Effects of aspirin on gastroduodenal permeability in alcoholics and controls

• Published in: Alcohol (Fayetteville, N.Y.) Vol. 44; no. 5; pp. 447 - 456
• Main Authors: Farhadi, Ashkan, Keshavarzian, Ali, Kwasny, Mary J, Shaikh, Maliha, Fogg, Louis, Lau, Cynthia, Fields, Jeremy Z, Forsyth, Christopher B
• Format: Journal Article
• Language: English
• Published: United States Elsevier Inc 01.08.2010; Elsevier Limited
• Subjects: Adult; Alcoholism; Alcoholism - physiopathology; Anti-Inflammatory Agents, Non-Steroidal - adverse effects; Anti-Inflammatory Agents, Non-Steroidal - pharmacology; Aspirin - adverse effects; Aspirin - pharmacology; Aspirin-induced gut leakiness; Digestive System - drug effects; Digestive System - metabolism; Ethanol; Female; Gastric Mucosa - drug effects; Gastric Mucosa - metabolism; Gastroduodenal permeability; Humans; Intestinal injury; Intestinal permeability; Male; Middle Aged; Permeability - drug effects; Psychiatry; Sucrose; Sucrose - urine; Gastroduodenal permeability; Intestinal injury; Ethanol; Sucrose; Intestinal permeability; Aspirin-induced gut leakiness
• ISSN: 0741-8329; 1873-6823
• DOI: 10.1016/j.alcohol.2010.05.004

Abstract Alcohol and nonsteroidal anti-inflammatory drugs are noxious agents that can disrupt the integrity of the gastroduodenal mucosal and damage the epithelial barrier and lead to increased gastroduodenal permeability.

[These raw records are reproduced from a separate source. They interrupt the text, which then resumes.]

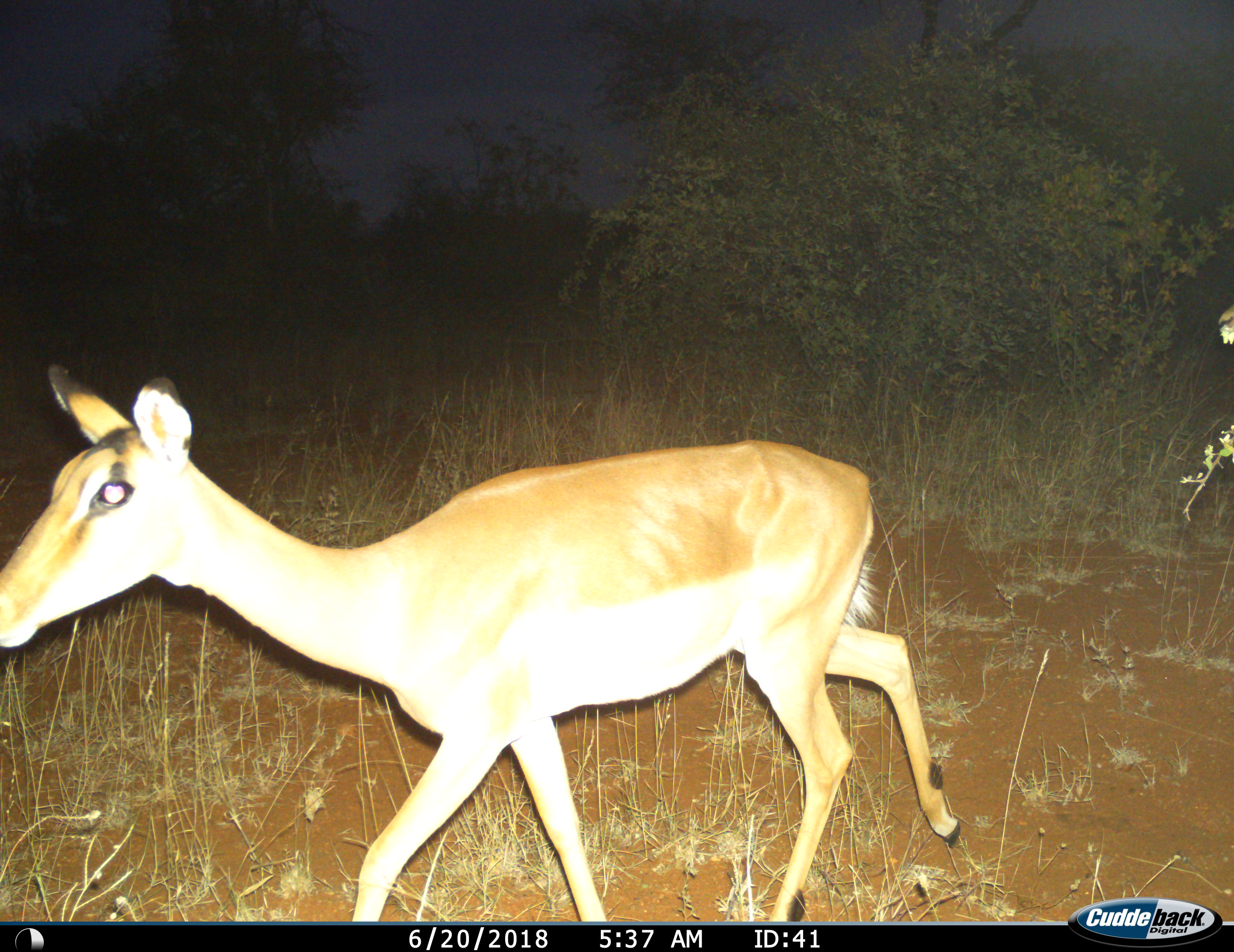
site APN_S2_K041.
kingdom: Animalia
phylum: Chordata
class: Mammalia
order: Artiodactyla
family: Bovidae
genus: Aepyceros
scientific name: Aepyceros melampus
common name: impala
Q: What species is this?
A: Impala (Aepyceros melampus).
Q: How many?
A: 1.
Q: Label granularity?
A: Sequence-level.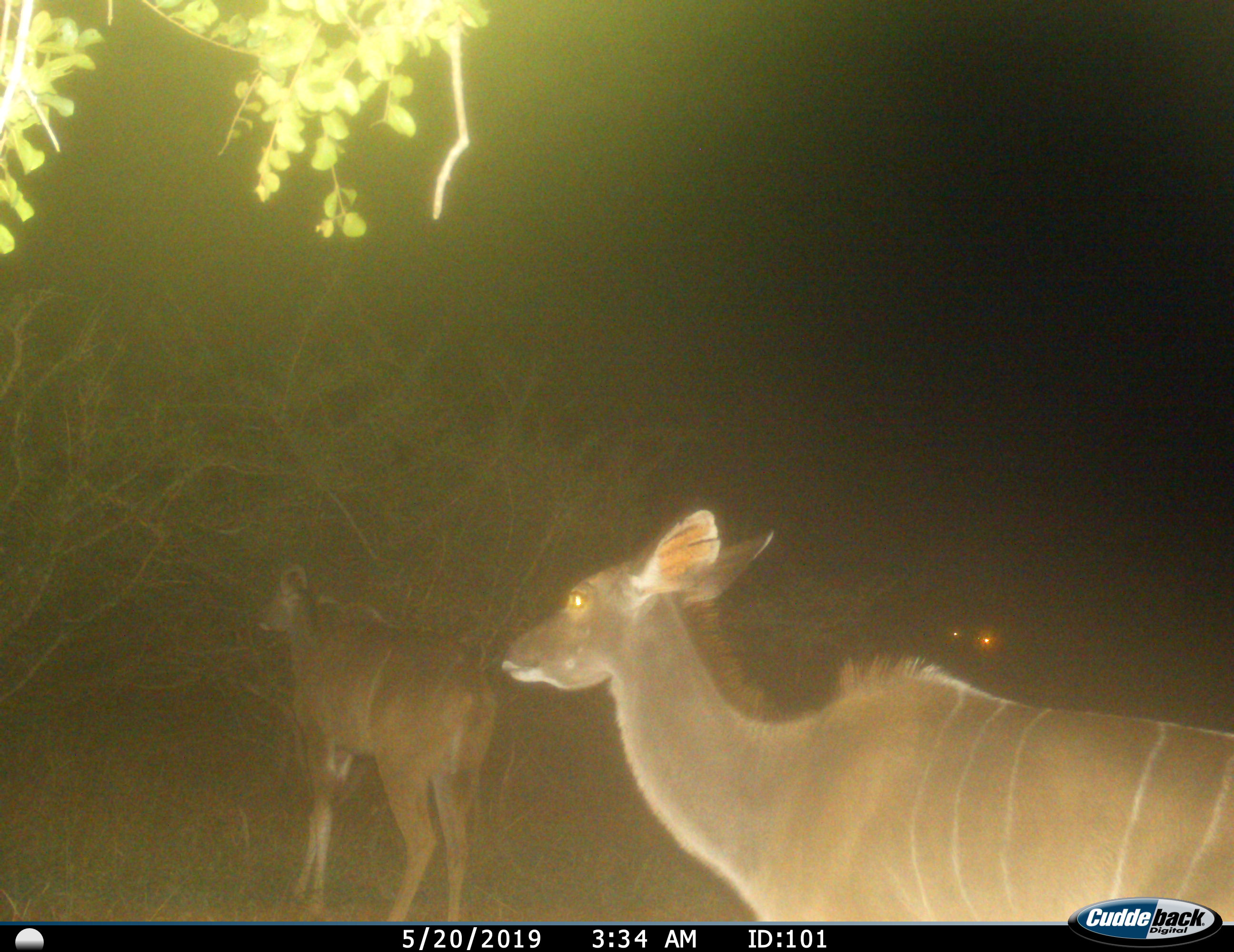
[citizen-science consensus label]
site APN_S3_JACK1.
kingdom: Animalia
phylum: Chordata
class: Mammalia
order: Artiodactyla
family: Bovidae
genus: Tragelaphus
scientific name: Tragelaphus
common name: kudu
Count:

Moreover, it is not uncommon that patients are exposed to these two barrier stressors at the same time. It is thus important to know how simultaneous exposure affects the gastroduodenal barrier, and acquiring that knowledge was the goal of this study. We used a method that has been widely used for the assessment of injury to the gastroduodenal barrier induced by these noxious agents—measurement of gastroduodenal permeability as indicated by urinary excretion of ingested sucrose. We used gas chromatography to measure the amount of sucrose excreted in the urine over the 5–12 h after ingestion of a bolus of sucrose. The 148 participants in the study included 92 alcoholics and 56 healthy controls. All study subjects had a baseline permeability test. To determine whether addition of a second noxious agent, in addition to chronic alcohol, further decreases gastroduodenal barrier integrity, a subset of 118 study subjects participated in another permeability test in which they were exposed to aspirin. For this test, participants ingested 1,300 mg aspirin twice, 12 and 1 h before the final permeability test. The baseline permeability test showed that alcoholics have significantly higher gastroduodenal permeability than controls. Aspirin caused a significant within-group absolute increase in gastroduodenal permeability in both alcoholics and controls (+7.72%, P = .003 and +2.25%, P = .011, respectively), but the magnitude of these increases was not significantly different from each other. Baseline permeability did vary by gender, self-reported illegal drug use, and employment type. The extent of the permeability increase after aspirin ingestion varied with illegal drug use and recruitment site (a surrogate marker of socioeconomic status). Our data show that alcoholics have greater gastroduodenal permeability than healthy controls. This difference was independent of the duration of any preceding period of sobriety, gender, smoking history, or illicit drug abuse. The injurious effects of alcohol on the gastroduodenal epithelial barrier are long lasting, persisting even after 7 days of sobriety. Although, acute aspirin and chronic alcohol each increase intestinal permeability in alcoholics, their effects appear to be additive rather than synergistic.